ATP SULFURYLASE FROM TROPHOSOME TISSUE OF RIFTIA-PACHYPTILA (HYDROTHERMAL VENT TUBE WORM)

ATP sulfurylase (ATP: sulfate adenylyltransferase, EC 2.7.7.4) was extensively purified from trophosome tissue of Riftia pachyptila, a tube worm that thrives in deep ocean hydrothermal vent communities. The enzyme is probably derived from the sulfide-oxidizing bacteria that densely colonize the tissue. Glycerol (20% v v) protected the enzyme against inactivation during purification and storage. The native enzyme appears to be a dimer (MW 90 kDa ± 10%) composed of identical size subunits (MW 48 kDa ± 5%). At pH 8.0, 30 †C, the specific activities (units × mg protein-1) of the most highly purified sample are as follows: ATP synthesis, 370; APS synthesis, 23; molybdolysis, 65; APSe synthesis or selenolysis, 1.9. The Km values for APS and PPi at 5 mm Mg2+ are 6.3 and 14 μm, respectively. In the APS synthesis direction, the Km values for MgATP and SO42- are 1.7 and 27 mm, respectively. The Km values for MgATP and MoO42- in the molybdolysis reaction are 80 and 150 μm, respectively. The Kia for MgATP is 0.65 mm. APS is a potent inhibitor of molybdolysis, competitive with both MgATP and MoO42- (Kiq = 2.2 μM). However, PPi (+ Mg2+) is virtually inactive as a molybdolysis inhibitor. Oxyanion dead end inhibitors competitive with SO42- include (in order of decreasing potency) ClO4- > FSO3- (Ki = 22 μM) > ClO3- > NO3- > S2O32- (Ki's = 5 and 43 M).
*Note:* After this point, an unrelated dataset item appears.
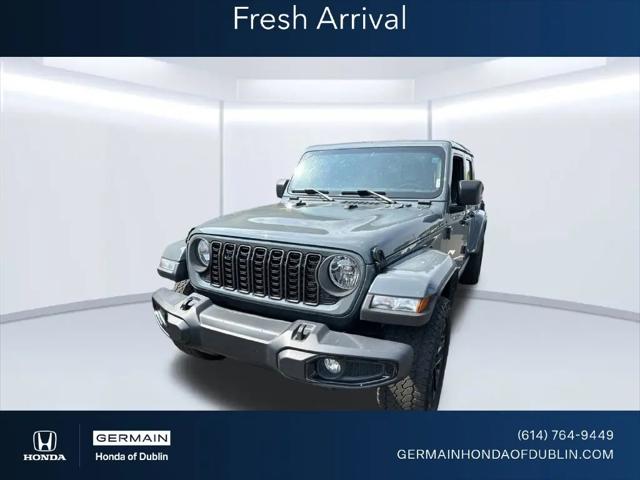 2024 Jeep Gladiator for sale near Dublin, OH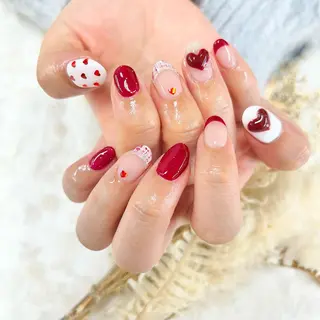 ネイル Basic町田本店 Suzunaのネイルデザイン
FSO3- is uncompetitive with MgATP, but S2O32- is noncompetitive. Each subunit contains two free SH groups, at least one of which is functionally essential. ATP, MgATP, SO42-, MoO42-, and APS each protect against inactivation by excess 5,5′-dithiobis-(2-nitrobenzoate). FSO3- is ineffective as a protector unless MgATP is present. PPi (+Mg2+) does not protect against inactivation. Riftia trophosome contains little or no "ADP sulfurylase." The high trophosome level of ATP sulfurylase (67-176 ATP synthesis units × g fresh wt tissue -1 from four different specimens, corresponding to 4-10 μm enzyme sites), the high Kcat of the enzyme for ATP synthesis (296 s-1), and the high Km's for MgATP and SO42- are consistent with a role in ATP formation during sulfide oxidation, i.e., the physiological reaction is APS + MgPPi ⇄ SO42- + MgATP. © 1991.